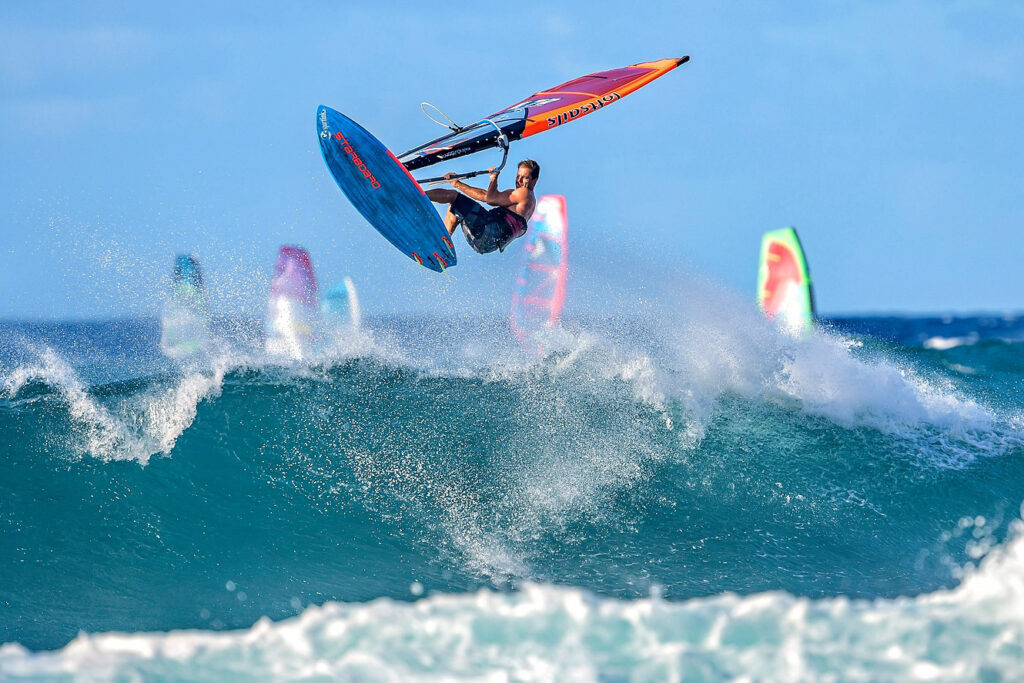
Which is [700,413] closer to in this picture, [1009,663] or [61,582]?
[1009,663]

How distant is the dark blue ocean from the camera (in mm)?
3834

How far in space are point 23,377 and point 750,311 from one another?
24.4 ft

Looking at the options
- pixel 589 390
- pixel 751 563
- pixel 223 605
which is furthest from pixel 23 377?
pixel 751 563

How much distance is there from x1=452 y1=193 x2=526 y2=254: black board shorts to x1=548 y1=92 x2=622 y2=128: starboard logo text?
1173mm

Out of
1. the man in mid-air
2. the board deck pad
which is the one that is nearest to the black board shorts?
the man in mid-air

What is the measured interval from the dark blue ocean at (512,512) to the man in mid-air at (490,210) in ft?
5.25

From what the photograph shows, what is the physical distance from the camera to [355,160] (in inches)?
256

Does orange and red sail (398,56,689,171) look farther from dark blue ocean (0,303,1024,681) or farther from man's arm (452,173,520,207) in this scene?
dark blue ocean (0,303,1024,681)

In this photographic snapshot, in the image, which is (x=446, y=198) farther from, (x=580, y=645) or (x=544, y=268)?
(x=544, y=268)

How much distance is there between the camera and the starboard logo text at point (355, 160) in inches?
A: 254

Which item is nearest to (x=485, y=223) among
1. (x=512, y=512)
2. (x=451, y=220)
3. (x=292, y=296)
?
(x=451, y=220)

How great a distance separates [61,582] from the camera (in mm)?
5793

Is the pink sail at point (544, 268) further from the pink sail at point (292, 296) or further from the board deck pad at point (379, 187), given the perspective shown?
the board deck pad at point (379, 187)

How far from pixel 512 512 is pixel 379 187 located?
2531 millimetres
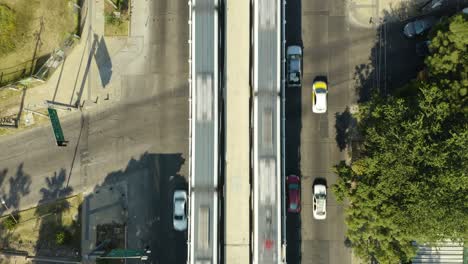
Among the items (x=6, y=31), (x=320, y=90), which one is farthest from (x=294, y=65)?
(x=6, y=31)

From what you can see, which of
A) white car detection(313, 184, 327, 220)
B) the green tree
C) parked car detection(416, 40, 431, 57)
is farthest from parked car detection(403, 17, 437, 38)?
white car detection(313, 184, 327, 220)

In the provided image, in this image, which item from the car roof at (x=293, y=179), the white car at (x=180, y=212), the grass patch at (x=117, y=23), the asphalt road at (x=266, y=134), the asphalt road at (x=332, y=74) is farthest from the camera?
the grass patch at (x=117, y=23)

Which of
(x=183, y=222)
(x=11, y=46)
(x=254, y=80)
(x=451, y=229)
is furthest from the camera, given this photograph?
(x=11, y=46)

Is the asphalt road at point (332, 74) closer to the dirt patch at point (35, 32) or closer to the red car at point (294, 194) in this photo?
the red car at point (294, 194)

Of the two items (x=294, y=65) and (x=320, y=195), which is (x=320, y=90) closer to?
(x=294, y=65)

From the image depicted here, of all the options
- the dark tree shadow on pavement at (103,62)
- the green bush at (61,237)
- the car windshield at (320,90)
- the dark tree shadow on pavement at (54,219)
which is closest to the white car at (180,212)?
the dark tree shadow on pavement at (54,219)

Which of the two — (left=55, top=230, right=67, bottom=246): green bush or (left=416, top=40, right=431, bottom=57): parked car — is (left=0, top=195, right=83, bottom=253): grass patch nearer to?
(left=55, top=230, right=67, bottom=246): green bush

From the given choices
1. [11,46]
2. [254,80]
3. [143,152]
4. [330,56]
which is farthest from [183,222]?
[11,46]

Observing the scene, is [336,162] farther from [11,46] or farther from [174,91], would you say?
[11,46]
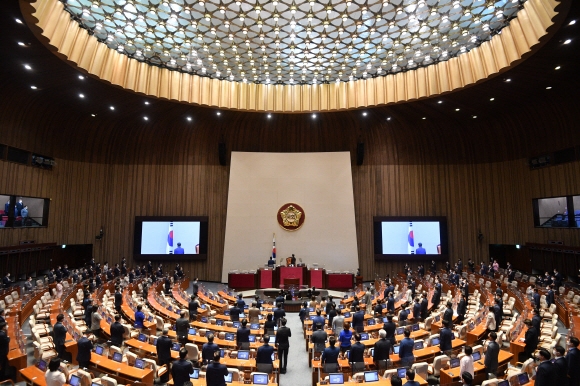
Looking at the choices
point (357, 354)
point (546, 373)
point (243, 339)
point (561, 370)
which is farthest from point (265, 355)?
point (561, 370)

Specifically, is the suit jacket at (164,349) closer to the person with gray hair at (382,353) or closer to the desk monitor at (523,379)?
the person with gray hair at (382,353)

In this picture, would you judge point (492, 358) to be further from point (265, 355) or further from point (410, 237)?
point (410, 237)

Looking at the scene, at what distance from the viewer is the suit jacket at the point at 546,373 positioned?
5.28 m

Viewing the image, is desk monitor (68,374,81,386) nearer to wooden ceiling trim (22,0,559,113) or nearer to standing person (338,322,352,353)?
standing person (338,322,352,353)

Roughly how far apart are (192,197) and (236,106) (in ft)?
22.5

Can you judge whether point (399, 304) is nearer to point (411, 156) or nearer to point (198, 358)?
point (198, 358)

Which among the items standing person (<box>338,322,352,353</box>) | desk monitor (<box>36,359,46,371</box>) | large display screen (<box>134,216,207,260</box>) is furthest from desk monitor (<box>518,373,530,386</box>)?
large display screen (<box>134,216,207,260</box>)

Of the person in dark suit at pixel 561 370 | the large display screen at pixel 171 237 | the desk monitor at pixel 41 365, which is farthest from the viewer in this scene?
the large display screen at pixel 171 237

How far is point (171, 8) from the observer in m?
13.4

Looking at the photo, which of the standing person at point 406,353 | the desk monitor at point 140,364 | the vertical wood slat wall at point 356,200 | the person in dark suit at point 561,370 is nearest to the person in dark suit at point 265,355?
the desk monitor at point 140,364

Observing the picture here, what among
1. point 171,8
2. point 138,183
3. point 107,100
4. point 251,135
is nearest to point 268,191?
point 251,135

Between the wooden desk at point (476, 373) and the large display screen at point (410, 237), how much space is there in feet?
48.6

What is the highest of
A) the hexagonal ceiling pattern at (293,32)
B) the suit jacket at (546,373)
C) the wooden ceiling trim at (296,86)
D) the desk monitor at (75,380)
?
the hexagonal ceiling pattern at (293,32)

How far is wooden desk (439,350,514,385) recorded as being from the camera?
21.5ft
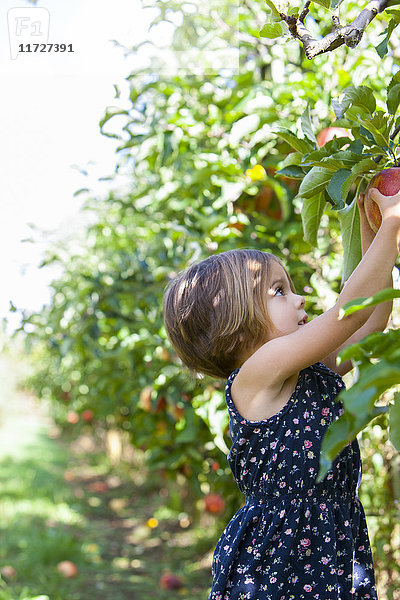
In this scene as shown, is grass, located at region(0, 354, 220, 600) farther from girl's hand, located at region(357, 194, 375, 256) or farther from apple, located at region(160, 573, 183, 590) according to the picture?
girl's hand, located at region(357, 194, 375, 256)

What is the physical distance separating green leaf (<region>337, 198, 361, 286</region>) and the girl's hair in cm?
16

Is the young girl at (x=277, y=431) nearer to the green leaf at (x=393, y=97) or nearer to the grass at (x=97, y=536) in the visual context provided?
the green leaf at (x=393, y=97)

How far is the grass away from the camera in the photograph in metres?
3.59

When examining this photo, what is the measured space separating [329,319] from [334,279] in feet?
2.41

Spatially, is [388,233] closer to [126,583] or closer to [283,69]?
[283,69]

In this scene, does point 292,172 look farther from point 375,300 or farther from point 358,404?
point 358,404

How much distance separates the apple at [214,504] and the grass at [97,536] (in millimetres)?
376

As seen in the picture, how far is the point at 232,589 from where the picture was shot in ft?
3.69

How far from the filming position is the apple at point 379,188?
95cm

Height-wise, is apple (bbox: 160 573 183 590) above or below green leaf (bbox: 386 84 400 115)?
below

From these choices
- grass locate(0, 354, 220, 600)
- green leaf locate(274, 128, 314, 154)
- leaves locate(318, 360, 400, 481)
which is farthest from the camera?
grass locate(0, 354, 220, 600)

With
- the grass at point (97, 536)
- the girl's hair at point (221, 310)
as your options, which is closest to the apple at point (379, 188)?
the girl's hair at point (221, 310)

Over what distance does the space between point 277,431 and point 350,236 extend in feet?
1.18

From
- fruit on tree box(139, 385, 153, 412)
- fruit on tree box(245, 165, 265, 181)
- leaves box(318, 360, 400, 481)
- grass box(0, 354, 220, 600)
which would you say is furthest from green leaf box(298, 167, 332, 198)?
grass box(0, 354, 220, 600)
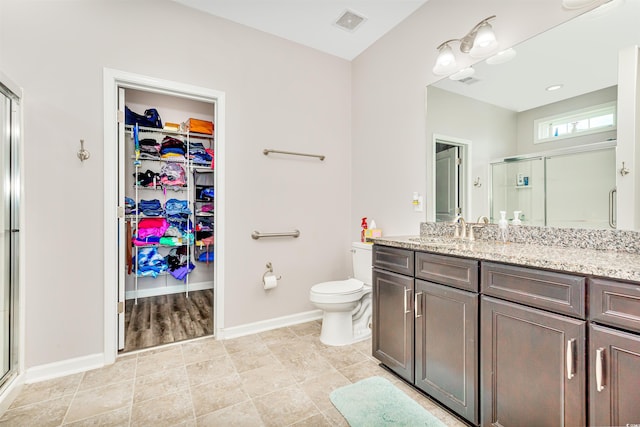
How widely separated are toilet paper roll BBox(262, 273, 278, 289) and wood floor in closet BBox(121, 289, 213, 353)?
646 mm

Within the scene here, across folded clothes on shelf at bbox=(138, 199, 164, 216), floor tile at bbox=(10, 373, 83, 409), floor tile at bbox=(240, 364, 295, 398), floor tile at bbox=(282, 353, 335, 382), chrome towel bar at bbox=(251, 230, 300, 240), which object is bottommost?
floor tile at bbox=(10, 373, 83, 409)

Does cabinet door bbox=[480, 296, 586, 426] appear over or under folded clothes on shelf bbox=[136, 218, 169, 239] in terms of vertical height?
under

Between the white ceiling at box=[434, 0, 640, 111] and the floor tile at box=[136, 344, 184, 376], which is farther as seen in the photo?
the floor tile at box=[136, 344, 184, 376]

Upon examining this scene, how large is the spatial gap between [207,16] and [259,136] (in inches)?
40.9

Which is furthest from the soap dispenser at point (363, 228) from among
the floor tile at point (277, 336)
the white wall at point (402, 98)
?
the floor tile at point (277, 336)

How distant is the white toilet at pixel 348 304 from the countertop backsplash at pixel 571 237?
968 millimetres

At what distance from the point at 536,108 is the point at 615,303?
122 cm


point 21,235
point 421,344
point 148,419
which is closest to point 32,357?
point 21,235

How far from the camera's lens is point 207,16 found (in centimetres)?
244

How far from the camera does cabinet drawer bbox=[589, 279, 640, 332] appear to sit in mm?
922

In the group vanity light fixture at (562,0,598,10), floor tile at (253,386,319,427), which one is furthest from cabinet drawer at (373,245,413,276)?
Answer: vanity light fixture at (562,0,598,10)

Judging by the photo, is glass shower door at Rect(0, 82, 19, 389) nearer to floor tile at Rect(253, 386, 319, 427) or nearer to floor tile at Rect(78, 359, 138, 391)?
floor tile at Rect(78, 359, 138, 391)

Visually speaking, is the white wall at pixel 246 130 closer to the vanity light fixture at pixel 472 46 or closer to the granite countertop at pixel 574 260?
the vanity light fixture at pixel 472 46

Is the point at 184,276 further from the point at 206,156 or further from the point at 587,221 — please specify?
the point at 587,221
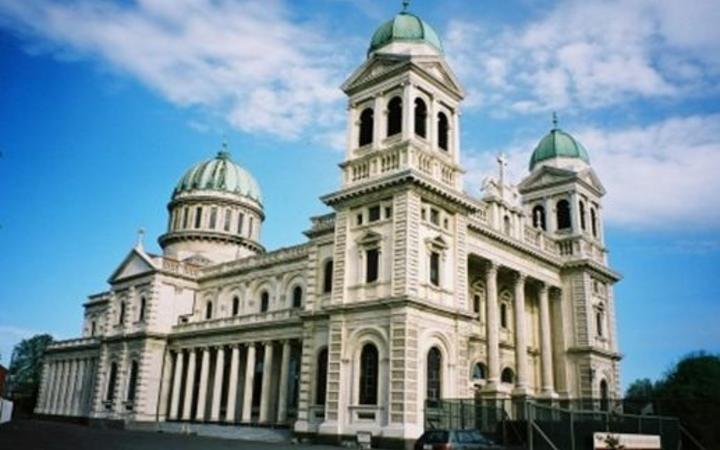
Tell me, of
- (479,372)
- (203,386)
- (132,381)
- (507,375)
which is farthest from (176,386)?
(507,375)

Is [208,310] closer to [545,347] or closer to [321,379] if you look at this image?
[321,379]

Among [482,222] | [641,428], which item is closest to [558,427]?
[641,428]

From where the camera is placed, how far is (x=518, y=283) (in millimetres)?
47094

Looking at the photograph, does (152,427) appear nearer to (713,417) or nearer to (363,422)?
(363,422)

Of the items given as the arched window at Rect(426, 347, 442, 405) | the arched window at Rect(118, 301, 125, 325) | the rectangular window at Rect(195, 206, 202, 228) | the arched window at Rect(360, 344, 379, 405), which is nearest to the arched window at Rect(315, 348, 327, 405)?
the arched window at Rect(360, 344, 379, 405)

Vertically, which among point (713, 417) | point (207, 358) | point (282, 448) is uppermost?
point (207, 358)

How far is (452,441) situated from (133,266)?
144ft

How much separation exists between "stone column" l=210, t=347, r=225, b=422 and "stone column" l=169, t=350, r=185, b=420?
4638 mm

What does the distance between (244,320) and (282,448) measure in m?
21.4

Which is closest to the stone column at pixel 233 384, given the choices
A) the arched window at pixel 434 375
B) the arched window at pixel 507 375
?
the arched window at pixel 507 375

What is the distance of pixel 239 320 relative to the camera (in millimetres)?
51719

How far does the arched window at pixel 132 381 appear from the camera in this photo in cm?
5616

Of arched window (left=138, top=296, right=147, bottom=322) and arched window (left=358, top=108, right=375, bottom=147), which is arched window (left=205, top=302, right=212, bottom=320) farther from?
arched window (left=358, top=108, right=375, bottom=147)

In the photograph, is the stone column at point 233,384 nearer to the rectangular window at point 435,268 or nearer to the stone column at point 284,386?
the stone column at point 284,386
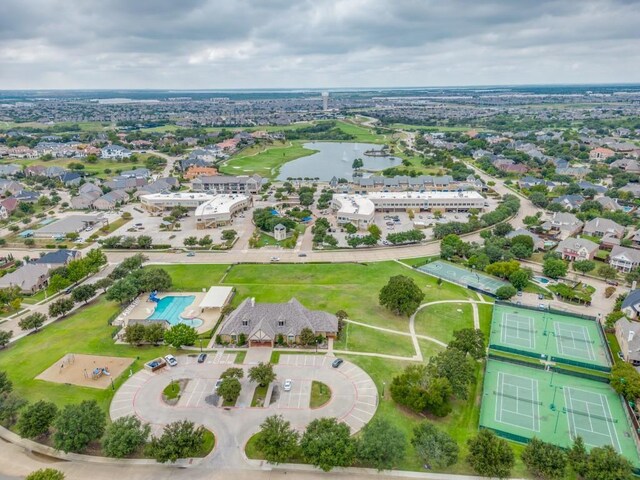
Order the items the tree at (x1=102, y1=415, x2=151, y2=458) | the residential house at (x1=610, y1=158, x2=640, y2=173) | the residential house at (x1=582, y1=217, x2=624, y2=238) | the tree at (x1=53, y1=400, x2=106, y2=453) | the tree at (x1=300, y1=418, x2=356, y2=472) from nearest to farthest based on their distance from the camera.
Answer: the tree at (x1=300, y1=418, x2=356, y2=472) → the tree at (x1=102, y1=415, x2=151, y2=458) → the tree at (x1=53, y1=400, x2=106, y2=453) → the residential house at (x1=582, y1=217, x2=624, y2=238) → the residential house at (x1=610, y1=158, x2=640, y2=173)

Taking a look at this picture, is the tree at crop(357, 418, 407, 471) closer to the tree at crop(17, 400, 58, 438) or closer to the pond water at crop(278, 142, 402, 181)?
the tree at crop(17, 400, 58, 438)

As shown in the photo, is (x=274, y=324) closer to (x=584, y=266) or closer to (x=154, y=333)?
(x=154, y=333)

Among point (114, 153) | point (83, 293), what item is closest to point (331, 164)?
point (114, 153)

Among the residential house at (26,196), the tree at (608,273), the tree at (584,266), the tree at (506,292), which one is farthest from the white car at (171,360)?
the residential house at (26,196)

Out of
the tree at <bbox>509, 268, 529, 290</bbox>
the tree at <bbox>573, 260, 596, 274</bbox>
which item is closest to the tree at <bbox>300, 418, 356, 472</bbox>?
the tree at <bbox>509, 268, 529, 290</bbox>

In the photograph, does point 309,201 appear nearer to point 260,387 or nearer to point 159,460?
point 260,387

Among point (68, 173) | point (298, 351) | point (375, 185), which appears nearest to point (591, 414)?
point (298, 351)
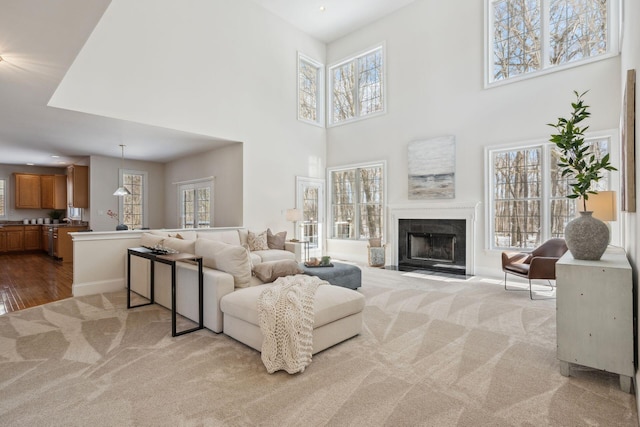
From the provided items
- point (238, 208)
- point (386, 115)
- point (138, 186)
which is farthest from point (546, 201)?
point (138, 186)

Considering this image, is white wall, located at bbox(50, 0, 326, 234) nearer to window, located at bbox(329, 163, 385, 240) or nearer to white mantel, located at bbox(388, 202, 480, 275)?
window, located at bbox(329, 163, 385, 240)

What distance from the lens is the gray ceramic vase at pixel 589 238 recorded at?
101 inches

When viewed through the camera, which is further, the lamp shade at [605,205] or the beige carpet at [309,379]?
the lamp shade at [605,205]

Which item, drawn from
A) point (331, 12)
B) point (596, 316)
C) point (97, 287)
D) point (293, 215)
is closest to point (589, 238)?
point (596, 316)

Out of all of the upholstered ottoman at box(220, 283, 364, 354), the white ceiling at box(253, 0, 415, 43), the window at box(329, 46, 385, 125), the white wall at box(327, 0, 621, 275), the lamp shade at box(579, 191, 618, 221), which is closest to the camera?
the upholstered ottoman at box(220, 283, 364, 354)

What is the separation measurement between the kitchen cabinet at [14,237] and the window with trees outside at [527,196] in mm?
11984

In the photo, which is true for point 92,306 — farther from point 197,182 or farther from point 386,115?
point 386,115

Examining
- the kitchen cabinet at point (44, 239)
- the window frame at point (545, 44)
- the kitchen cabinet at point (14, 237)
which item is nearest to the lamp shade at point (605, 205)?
the window frame at point (545, 44)

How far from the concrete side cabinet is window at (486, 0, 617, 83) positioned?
4517 millimetres

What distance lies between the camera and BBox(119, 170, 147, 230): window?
28.1 feet

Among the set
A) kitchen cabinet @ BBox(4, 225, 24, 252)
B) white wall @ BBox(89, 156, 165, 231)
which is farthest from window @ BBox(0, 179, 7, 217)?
white wall @ BBox(89, 156, 165, 231)

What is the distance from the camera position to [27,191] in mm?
9625

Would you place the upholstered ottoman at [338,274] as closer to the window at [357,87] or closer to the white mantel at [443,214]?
the white mantel at [443,214]

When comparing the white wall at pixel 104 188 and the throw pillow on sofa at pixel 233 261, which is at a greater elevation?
the white wall at pixel 104 188
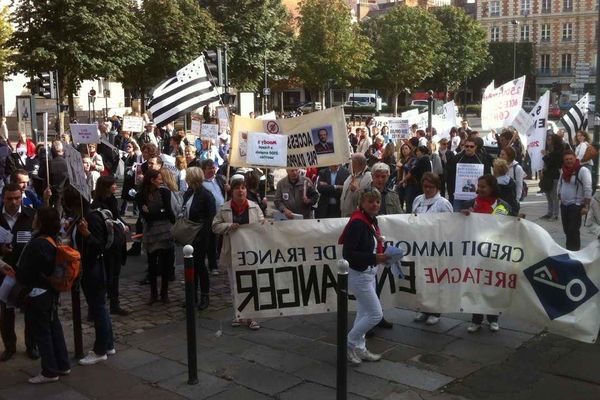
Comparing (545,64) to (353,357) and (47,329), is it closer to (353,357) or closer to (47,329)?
(353,357)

+ + + + + + +

Your instructions: Please copy the lines from the one with "Would you place" through the end of the material, word for word, and omit the pictures.

Full response:
Would you place the upholstered ottoman at [338,274] as closer to the window at [357,87] or closer to the white mantel at [443,214]?
the white mantel at [443,214]

When comparing the white wall at pixel 104 188 and the throw pillow on sofa at pixel 233 261, which is at a greater elevation?
the white wall at pixel 104 188
Comparing (545,64) to (353,357) and (47,329), is it closer to (353,357) or closer to (47,329)?
(353,357)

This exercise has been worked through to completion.